State senator Hiram Monserrate has finally been expelled from the senate. More than A YEAR after was arrested for STABBING HIS GIRLFRIEND IN THE FACE.

It all started after Monserrate was arrested in 2008. When it first happened Monserrate’s partner told police it was an intentional attack (obviously). But soon after the story broke, Karla Giraldo (his partner) recanted, claiming it was an accident and that she didn’t want to press charges. Fortunately the law in New York does not allow people to drop domestic violence charges, and Monserrate was prosecuted anyway.
Monserrate, the monster, had the nerve to claim that he slipped and “bumped into her with a glass”. The fact that this “defense” was even taken seriously for one minute infuriated me. THERE WAS EVEN A VIDEO, AN INSANELY DISTURBING VIDEO, taken by a building surveillance camera, showing Monserrate dragging his partner through the hallway.
So now he has FINALLY, more than a year later, been expelled from the Senate but not due to any real dispersal of justice by our legal system. Monserrate was essentially expelled for political reasons having little to do with any concern for the assault crime he committed.
This case, alongside being infuriating, also raised a few questions in my mind re: domestic violence. I am a bit torn over the issue, which I have been thinking about for a while.
After the first six months or so went by and nothing happened with this case, nothing significant anyway, I remember saying to a few of my friends that this is an instance where I think it would have been overwhelmingly positive if women would have organized and done some kind of vigilante direct-action, in the name of justice.
I tend to look down on vigilante-ism, as a tactic that is overwhelmingly negative and unproductive, mostly because it doesn’t do much to actually organize masses of people to resist or understand the political situation they are reacting against. But in this instance, I thought that having a man who violently and grotesquely assaulted his girlfriend on camera, remain in Senate, was a very serious ideologically powerful symbol of misogynistic violence. Of course this is not limited to just Monserrate. Anytime acts of terrorism or violence go unchallenged and unpunished it has a net negative affect, at least in my mind. It is a kind of psychological violence embedded deep in society’s collective consciousness because it reinforces, normalizes, rationalizes and justifies these actions.

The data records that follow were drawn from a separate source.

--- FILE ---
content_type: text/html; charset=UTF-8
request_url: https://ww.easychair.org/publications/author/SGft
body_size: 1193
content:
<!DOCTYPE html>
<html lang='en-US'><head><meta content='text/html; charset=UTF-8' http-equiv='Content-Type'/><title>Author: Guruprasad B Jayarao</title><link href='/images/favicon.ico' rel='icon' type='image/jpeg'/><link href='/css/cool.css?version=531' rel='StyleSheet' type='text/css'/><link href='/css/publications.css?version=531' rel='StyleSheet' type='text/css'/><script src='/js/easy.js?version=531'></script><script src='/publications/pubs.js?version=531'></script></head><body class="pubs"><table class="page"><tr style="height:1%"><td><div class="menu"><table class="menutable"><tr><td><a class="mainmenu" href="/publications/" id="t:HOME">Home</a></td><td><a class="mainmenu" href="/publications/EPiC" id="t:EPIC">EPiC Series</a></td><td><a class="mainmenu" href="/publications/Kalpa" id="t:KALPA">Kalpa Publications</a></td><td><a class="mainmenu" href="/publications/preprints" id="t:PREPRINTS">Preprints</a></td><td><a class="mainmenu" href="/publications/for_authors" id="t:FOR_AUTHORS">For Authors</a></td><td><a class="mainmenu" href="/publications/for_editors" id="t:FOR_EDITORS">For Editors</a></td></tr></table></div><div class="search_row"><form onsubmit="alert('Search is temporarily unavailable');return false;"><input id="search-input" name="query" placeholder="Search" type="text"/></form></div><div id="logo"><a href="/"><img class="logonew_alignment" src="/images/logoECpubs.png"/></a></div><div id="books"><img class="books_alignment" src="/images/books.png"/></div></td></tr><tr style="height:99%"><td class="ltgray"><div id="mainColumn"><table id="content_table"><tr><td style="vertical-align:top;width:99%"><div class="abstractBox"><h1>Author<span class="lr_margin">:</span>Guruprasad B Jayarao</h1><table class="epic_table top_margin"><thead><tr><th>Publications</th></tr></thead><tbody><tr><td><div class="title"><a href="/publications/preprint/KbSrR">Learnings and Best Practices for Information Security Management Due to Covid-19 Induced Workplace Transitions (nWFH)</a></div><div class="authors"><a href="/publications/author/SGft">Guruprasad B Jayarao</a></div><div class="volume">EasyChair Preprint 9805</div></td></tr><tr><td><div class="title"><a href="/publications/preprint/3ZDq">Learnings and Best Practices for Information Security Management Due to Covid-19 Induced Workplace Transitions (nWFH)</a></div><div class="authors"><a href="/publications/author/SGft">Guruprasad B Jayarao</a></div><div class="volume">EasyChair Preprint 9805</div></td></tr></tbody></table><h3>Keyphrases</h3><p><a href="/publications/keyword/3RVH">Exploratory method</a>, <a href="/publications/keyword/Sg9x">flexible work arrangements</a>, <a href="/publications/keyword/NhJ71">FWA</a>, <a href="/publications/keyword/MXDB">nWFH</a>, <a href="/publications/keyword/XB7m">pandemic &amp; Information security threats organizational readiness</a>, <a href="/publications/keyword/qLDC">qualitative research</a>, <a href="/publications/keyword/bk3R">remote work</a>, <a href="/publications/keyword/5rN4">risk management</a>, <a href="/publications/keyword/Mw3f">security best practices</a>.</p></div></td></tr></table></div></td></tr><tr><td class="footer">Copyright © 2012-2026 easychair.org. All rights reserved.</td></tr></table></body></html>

On the other hand, I am trying to back away from the whole good guy/monster dichotomy that I am often guilty of, and which is the going narrative in mainstream society.
This good guy/monster guy narrative assumes that there are only two kinds of men in the world = aggressive/dangerous and those who are normal. This narrative tells us that women are in a position to discern clearly the one from the other, and blames them harshly when they don’t.

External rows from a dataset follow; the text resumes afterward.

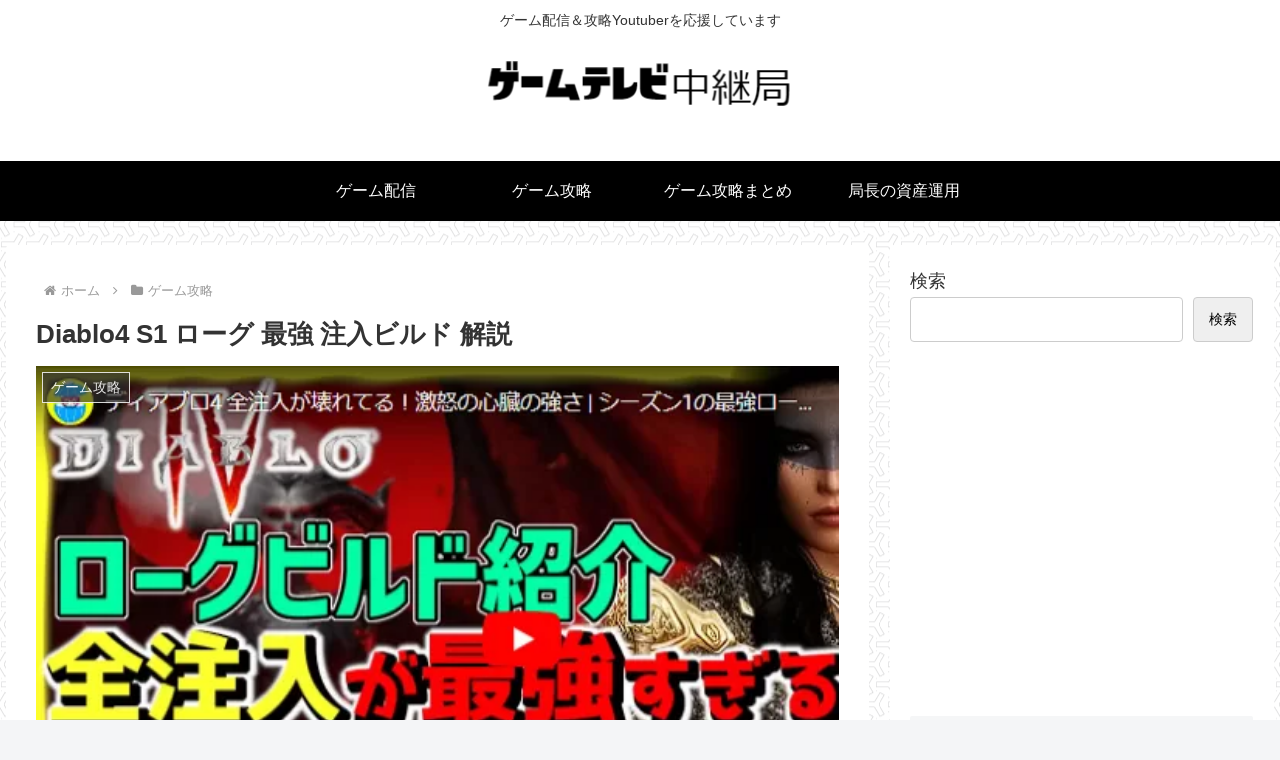

--- FILE ---
content_type: text/html; charset=utf-8
request_url: https://www.google.com/recaptcha/api2/aframe
body_size: 267
content:
<!DOCTYPE HTML><html><head><meta http-equiv="content-type" content="text/html; charset=UTF-8"></head><body><script nonce="pEqMXmkek02ld4xpo566Tw">/** Anti-fraud and anti-abuse applications only. See google.com/recaptcha */ try{var clients={'sodar':'https://pagead2.googlesyndication.com/pagead/sodar?'};window.addEventListener("message",function(a){try{if(a.source===window.parent){var b=JSON.parse(a.data);var c=clients[b['id']];if(c){var d=document.createElement('img');d.src=c+b['params']+'&rc='+(localStorage.getItem("rc::a")?sessionStorage.getItem("rc::b"):"");window.document.body.appendChild(d);sessionStorage.setItem("rc::e",parseInt(sessionStorage.getItem("rc::e")||0)+1);localStorage.setItem("rc::h",'1769034666205');}}}catch(b){}});window.parent.postMessage("_grecaptcha_ready", "*");}catch(b){}</script></body></html>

Why? Because it gives the impression that any dangerous or exploitative relationship/man/situation would be easily identifiable as abnormal and thus any woman who does not leave or immediately avoid the encounter must be responsible due to her poor judgement, OR, that the woman in question must not be a victim since she must have asked or tolerated that behavior.

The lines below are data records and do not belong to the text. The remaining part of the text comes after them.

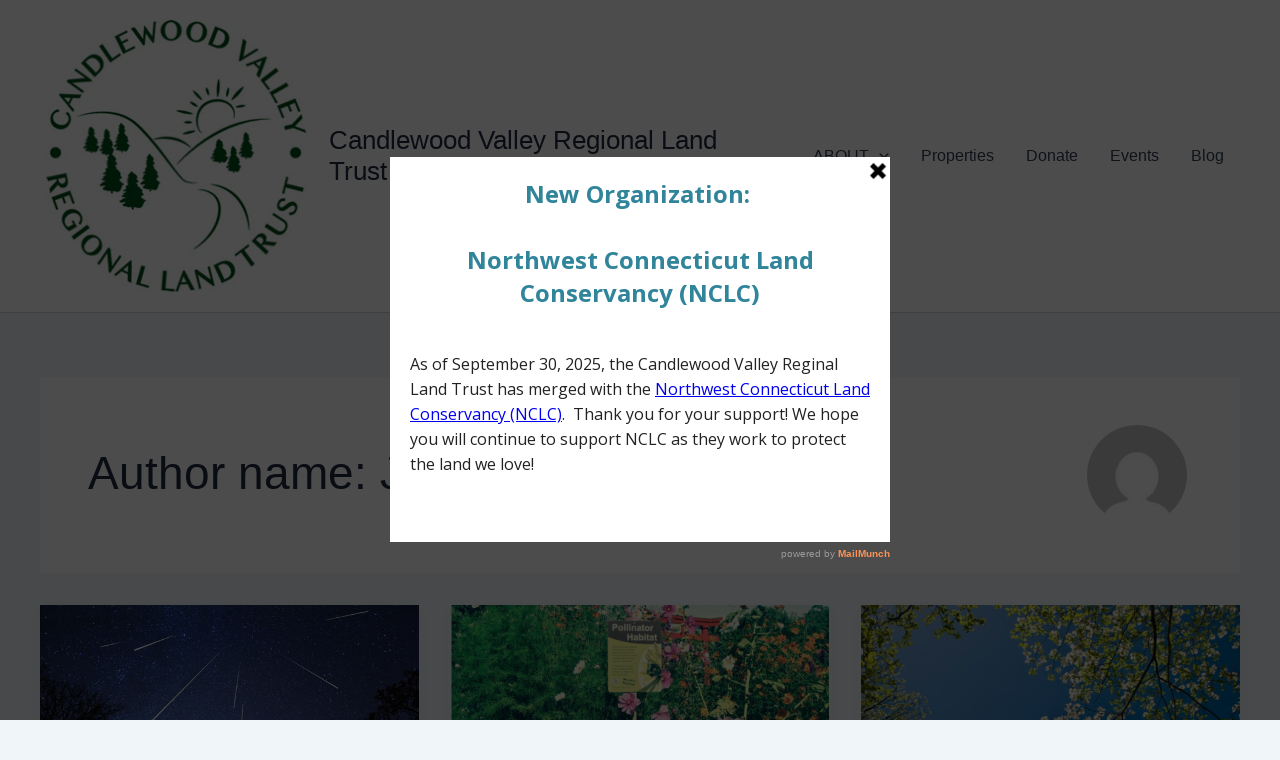

--- FILE ---
content_type: text/html; charset=utf-8
request_url: https://a.mailmunch.co/forms-cache/370558/485187/index-1758819046.html
body_size: 1083
content:
<!DOCTYPE html>
<html>
<head>
  <meta name="robots" content="noindex, nofollow">
    <script type="text/javascript">
    var widgetId = "485187";
    var widgetType = "popover";
    var siteId = "370558";
    var contentGate = false;
    var recaptchaEnabled = false;
    var recaptchaApiKey = "6LcflRsUAAAAAG_PSKBnmcFbkjVvI-hw-Laz9gfp";
    var noTracking = false;
    var pushSubscribe = false;
    var pushUrl = "https://push.mailmunch.co/push/370558/485187";
    var formFields = {};
  </script>
  <link rel="stylesheet" href="//a.mailmunch.co/v2/themes/mailmunch/simple/popover/index.css" />

</head>
<body class="contacts new">
  
<script type="text/javascript" src="//assets.mailmunch.com/assets/widget_simple-f5a3e5db2f514f912e267a03f71350202672af937806defb072a316fb98ef272.js"></script>



<div class="theme theme-simple live allow-closing yes-branding">
  <a id="close-icon" href='#' onclick="closeWidget();return false;"></a>

    <div id="new_contact" class="new_contact">
      <style type="text/css">
#mailmunch-optin-form {
  background-color: #FFFFFF;
}
</style>


<div id="mailmunch-optin-form">
  <div class="screen optin-form-screen" data-screen-name="Optin Form">
<div class="headline">
  <h1><p style="text-align: center;"><font color="#31859b">New Organization:&nbsp;<br><br>Northwest Connecticut Land Conservancy (NCLC)<br><br></font></p></h1>
</div>

<div class="text">
  <p>As of September 30, 2025, the Candlewood Valley Reginal Land Trust has merged with the <a href="https://ctland.org/" target="_blank">Northwest Connecticut Land Conservancy (NCLC)</a>. &nbsp;Thank you for your support!  We hope you will continue to support NCLC as they work to protect the land we love!</p>
<p>&nbsp;</p>
<p style="text-align: center;"><span style="font-size: 12px;"></span>
</p>
</div>

<div class="optin-form-wrapper clearfix">
  <div id="custom_html_html" class="optin-form custom_html"></div>
</div>
  </div>

  <div class="screen success-screen optin-form custom_form" data-screen-name="Success Message">
<div class="headline">
  <h1><p>Thank you!
</p></h1>
</div>

    
<div class="text">
  <p style="text-align: center;">We will never share your address.
</p>
<p style="text-align: center;">You can unsubscribe at any time.
</p>
<p style="text-align: center;">Please contact us if you have any questions.
</p>
<p style="text-align: center;"><br>
</p>
<p style="text-align: center;"> Happy trails!
</p>
</div>
  </div>
</div>


    </div>

  <div class="branding-container">
    <a href="https://www.mailmunch.com/forms-popups?utm_source=optin-form&amp;utm_medium=website&amp;utm_campaign=powered-by&amp;r=optin_branding" target="_blank" class="mailmunch-branding">
      powered by <span class="mailmunch">MailMunch</span>
    </a>
  </div>
</div>

</body>
</html>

Another important feminist contribution to the casual acceptance of domestic violence stems from the understanding that these kinds of situations are only an exaggeration of typical hetero-normative relations. They are the disproportionately extreme versions of what passes for romantic behavior in many popular movies and television shows. The forceful man shows his value for a woman by pursuing her aggressively, ignoring her attempts to thwart his advances, being macho and beating everyone up, etc.,
So yeah am a bit torn on the subject. Its good for collective society that Monserrate has been shamed for his act, but does this reproduce the good guy/monster narrative? I don’t know. Whatever. At least the bastard is gone. Good riddens.